Dans ces situations de travail collectif, le professeur s'adresse principalement à l'ensemble de la classe ; l'aparté reste l'exceptionet la transgression du contrat.

En collectif, la planification apparaît comme un acte d’improvisation sur la base de modèles intériorisés : « l’expert voit directement ce qui est pertinent dans une situation parce que celle-ci rappelle un modèle de l’expérience passée, déjà formé en termes de conséquences … la connaissance experte s’avère une connaissance intégrée, une pensée en action, incarnée2. » L’apprenti construirait ainsi un répertoire de situations typiques permettant d’affronter les situations à haut risque que sont les situations de travail en collectif.

Pendant le temps de l'action individuelle, des exercices, de l’entraînement, de la recherche ou de l'évaluation, s'opère alors un renversement de polarité.
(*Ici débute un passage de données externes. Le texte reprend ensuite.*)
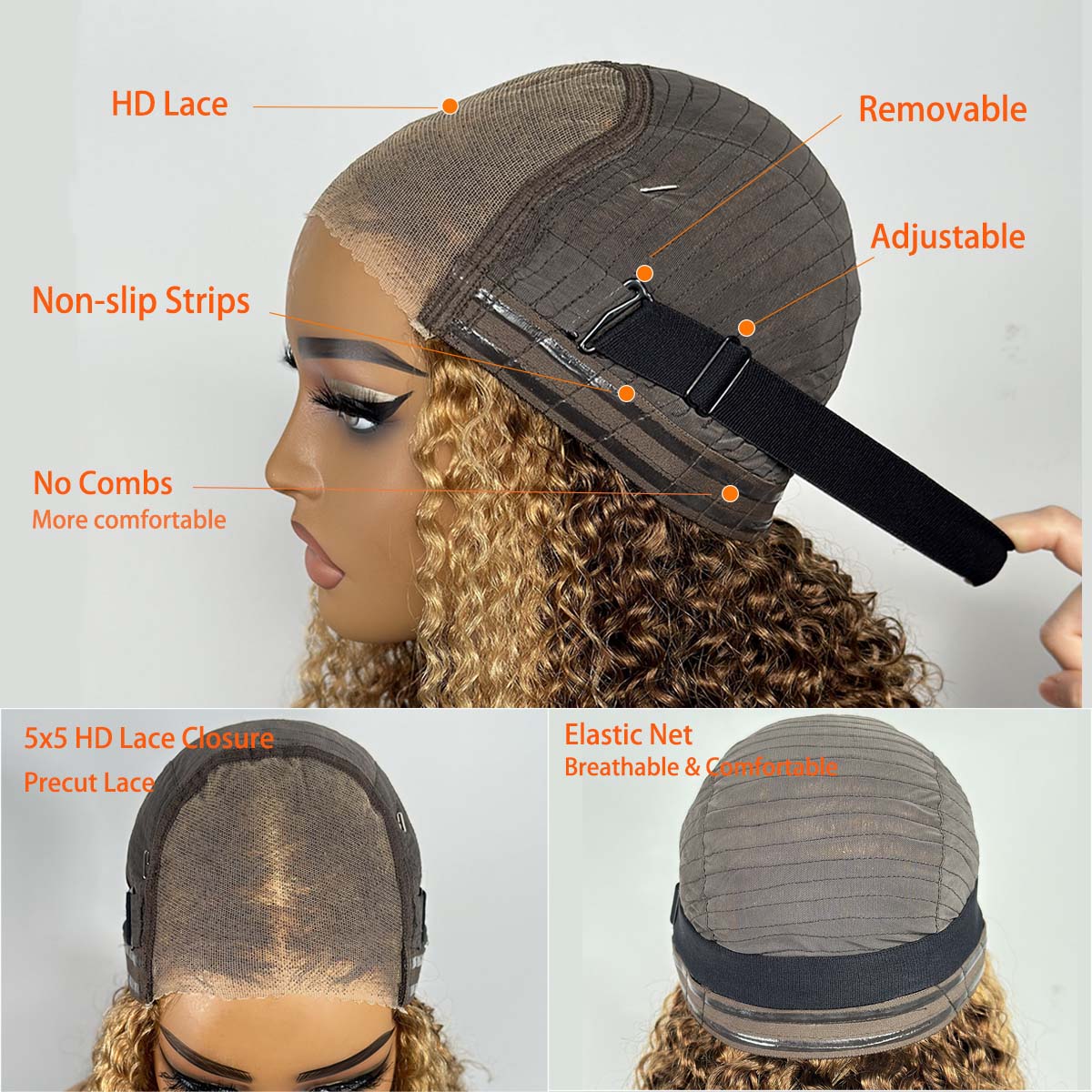 Wig Rambut Asli Wear & Go P427 - Glueless Wear And Go Human Hair Wig ulasan dan harga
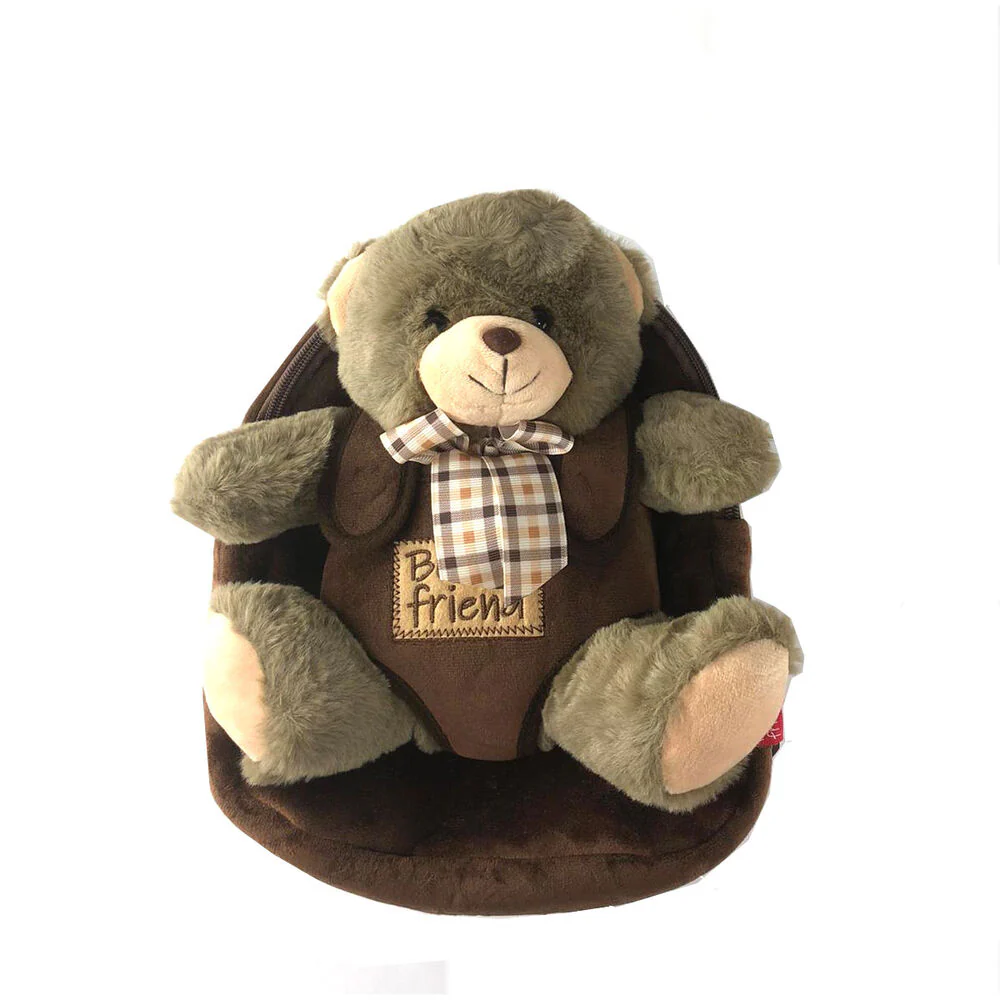 Mochila + Peluche Oso Tommy 26Cm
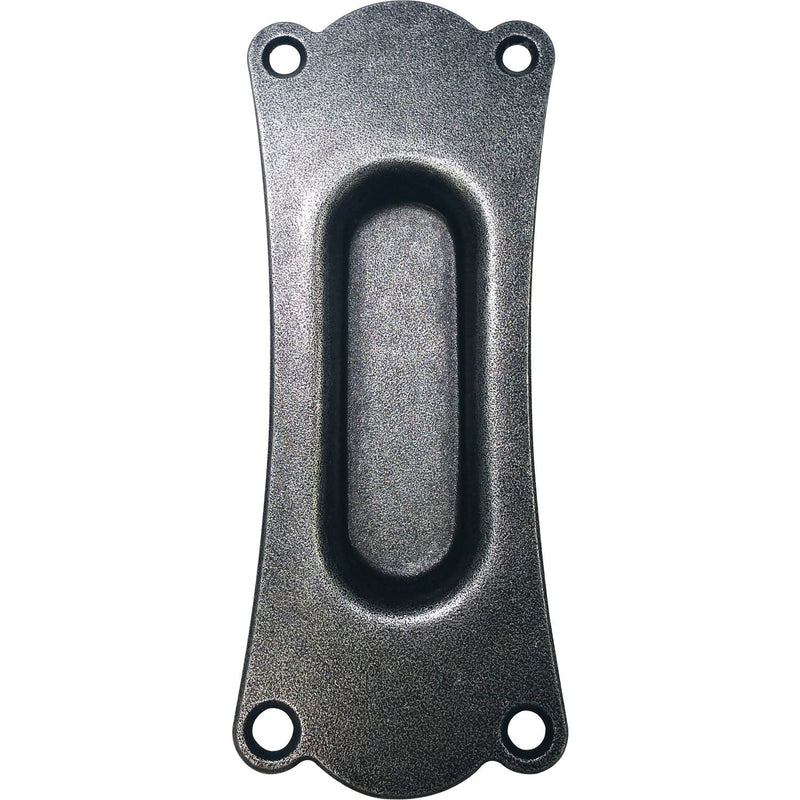 Schiebetürmuschel 40x120mm gebogen, verzinkt schwarz hell passiviert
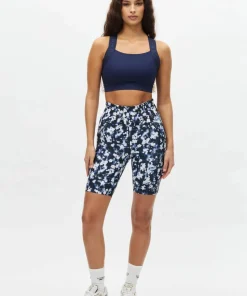 Röhnisch Women's Flattering Printed Bike Tights Indigo Bloom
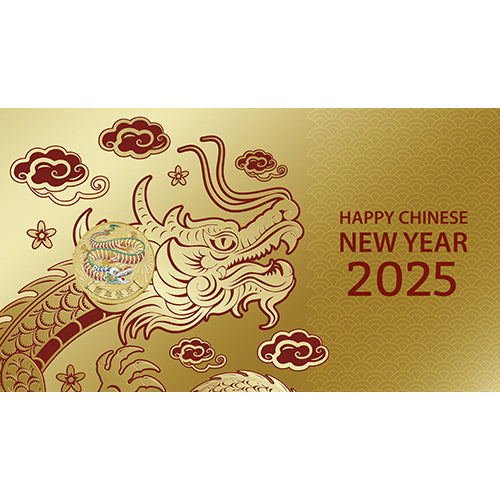 2025 $1 Chinese New Year Coin & Stamp Cover PNC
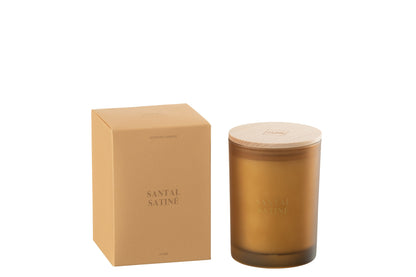 Geurkaars Accords Essentiels Santal Satiné 38 Uur - Geurkaars - J-Line - livinglovely.nl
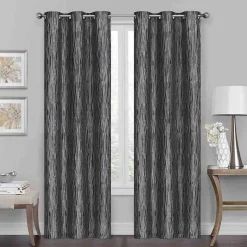 JOLIETTE Set of 2 Jacquard Grommet Panels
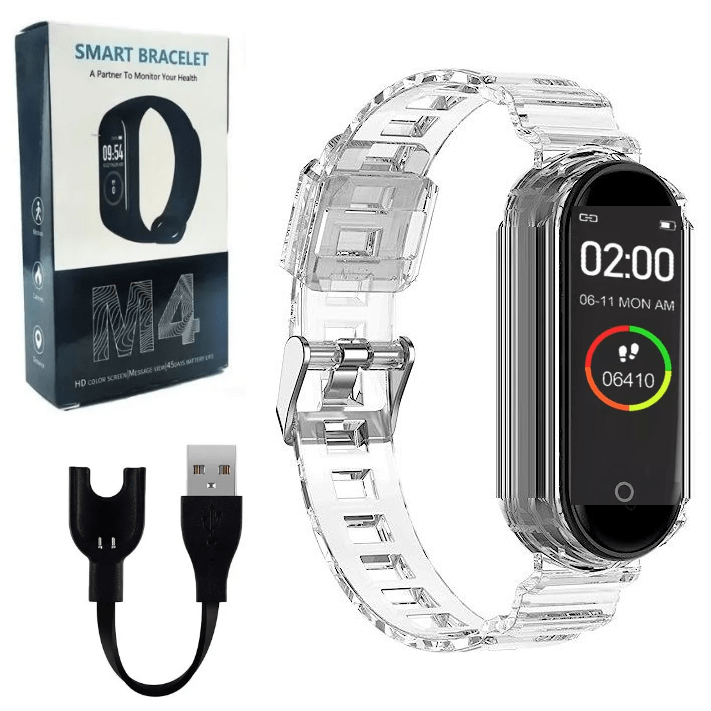Reloj Smartwatch M4 Malla Transparente Reforzada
L'adressage à l'ensemble de la classe devient l'exception et l'aparté constitue la règle. Ces apartés ont une vocation d'aide de l'élève dans son travail personnel. Le changement de polarité concerne aussi la responsabilité des uns et des autres. L'enseignant laisse plus ou moins la main aux élèves qui prennent le contrôle de la situation dans les limites fixées par le professeur.

Nous pouvons ainsi émettre l'hypothèse que les techniques à la disposition des professeurs pour gérer les situations d’étayage individuel sont la transposition des techniques dont ils disposent dans l'enseignement collectif. Quand ces techniques s'avèrent inefficaces nous croyons que les professeurs tenteront de les adapter avant de construire d'autres techniques, ou en importeront de l'univers non-professionnel - soutien scolaire, souvenirs en tant qu’élève ?

1 GLASMAN (D.), Ecole et travail social, Rapport pour la M.I.R.E., Saint-Etienne, Université Jean Monnet, Avril 1992.

2 TOCHON (F.V.), L’enseignant expert, Nathan, Paris, 1993.